And so we learn of Peter, a structural engineer with a deep-seated desire to shock - causing distress to others, no matter what the cost to himself. Of Elizabeth M, who habitually lurches from crisis to crisis, and Professor R, embarking on a gay relationship after forty-four years of marriage, who says 'for the first time in my life, I felt myself.'
Besides these cases, and many more, Grosz muses how praise can cause a loss of confidence and how anger can so often be a mask for other emotions. On why we sometimes prefer ignorance, as well as the positive aspects of paranoia and, inevitably, how we face the losses which come to haunt all of our lives. His manner is calm, reflective, wise; here writes a man who has worked as a psychoanalyst for 25 years and spent more than 50,000 hours with his patients.
With their often unexpected twists, Grosz's tales often read like a collection of short stories which just so happen to be real.

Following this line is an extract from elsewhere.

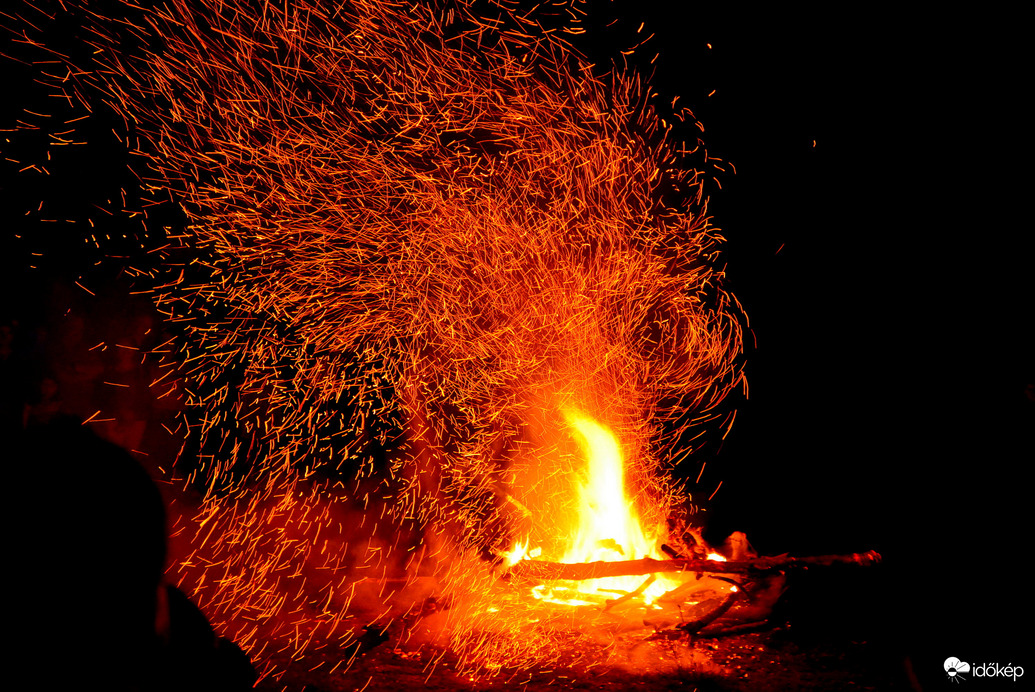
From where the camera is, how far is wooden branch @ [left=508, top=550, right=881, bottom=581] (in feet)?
14.3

At first, I felt as though I was being fed morsels, that I wanted to know more about each individual case, but then Grosz's insights started to creep up on me. First a trickle and then a flood; with psychoanalysis having its roots in Freud, these insights often derive from the interpretation of dreams, which occasionally feel like educated guesswork. My personal favourites are where Grosz uses literature to make his point:
The author Karen Blixen said, 'All sorrows can be borne if you put them in a story or tell a story about them'. But what if a person can't tell a story about his sorrows? What if his story tells him?
Experience has taught me that our childhoods leave in us stories like this - stories we never found a way to voice, because no one helped us to find the words. When we cannot find a way of telling our story, our story tells us - we dream these stories, we develop symptoms, or we find ourselves acting in ways we don't understand.His references range from William Styron to Beckett to Dr Seuss. In teaching psycho-therapeutic technique, his reading list includes Dickens' A Christmas Carol, to demonstrate people's extraordinary capacity to change their present, once they understand and move on from their past. And, in Herman Melville's short story Bartleby, the Scrivener - a tale which has previously left me bemused - he clarifies the reasons behind the eponymous clerk's negativity; why Bartleby is compelled to respond to quite reasonable requests with the words 'I would prefer not to', despite the growing harm his inaction inflicts on himself and others.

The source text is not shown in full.